= Lynne Biddulph =

English long-distance cyclist (born 1960s)

Lynne E. A. Biddulph (born 1968 or 1969) is an English long-distance cyclist who has broken three endurance cycling records.

==Records==
In 2000, she (as L.E.A. Taylor) and Andy Wilkinson rode a tandem bicycle from Land's End to John o' Groats (LEJOG) in 2 days, 3 hours, 19 minutes and 23 seconds, which as of June 2023 is still the record time for a mixed tandem.

She broke the LEJOG record for a female solo cyclist in 2000 and again in 2002 with a time of 2 days, 4 hours, 45 minutes, 11 seconds the latter record being unbroken for 19 years until Christina Mackenzie completed it in July 2021 in 2 days, 3 hours, 5 minutes and 27 seconds. Later in 2002, she broke the female record for the fastest 1,000 mi with a time of 2 days, 16 hours, 38 mins, which as of June 2023 remains unbroken.

==Awards==
In 2021, she was awarded a "Special" Bidlake Award, the citation reading: "For remarkably setting RRA 'Land's End to John O'Groats' solo records during both 2001 and 2002 and continuing on in 2002 to also take the 1,000 mile record"

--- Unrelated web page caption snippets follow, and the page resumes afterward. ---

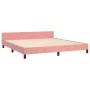Pink velvet bed frame with headboard 180x200 cm by vidaXL, Beds and slatted bases - Ref: Foro24-3126018, Price: 212,33 €, Dis...
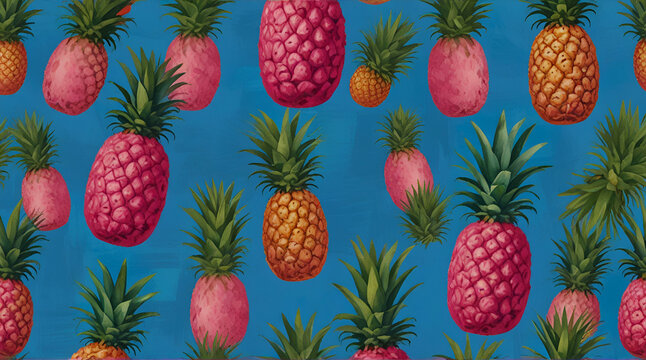 Pink painted pineapples on a vivid blue background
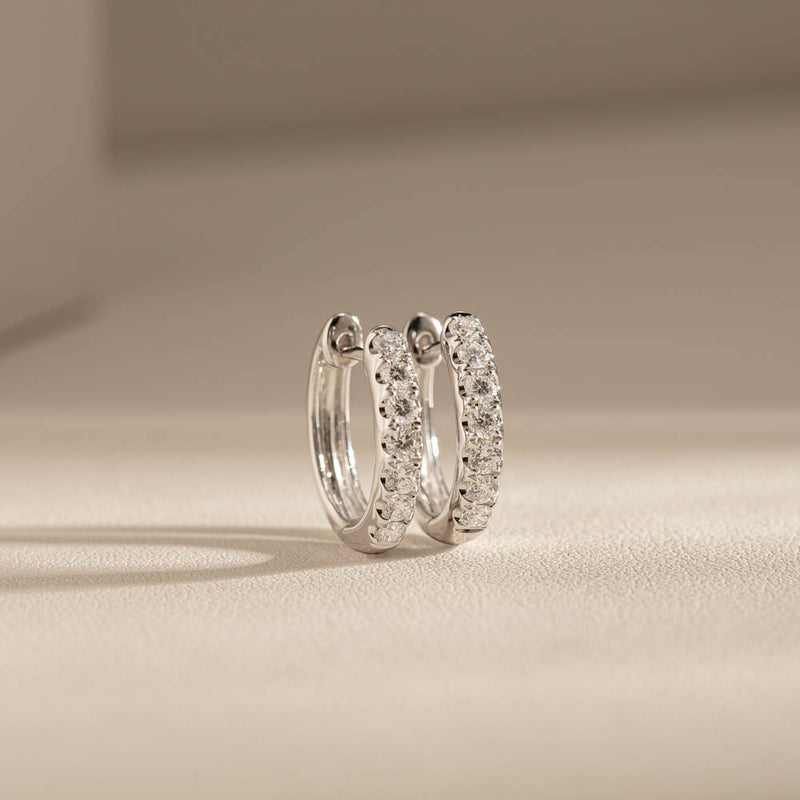 18ct White Gold .50ct Diamond Meridien Earrings-Earrings-Walker & Hall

==Events, team, and other activity==
She has been placed in other events, including 10-mile races, 12 and 24-hour events, and in 2019, she won gold in the women's pursuit (age 45–54) team at the World Masters Track Cycling Championships. Her personal best for distance covered in 24 hours is 459 miles.

Biddulph works in a bicycle shop in Cannock, Staffordshire. She is a member of the BorntoBike cycling racing team.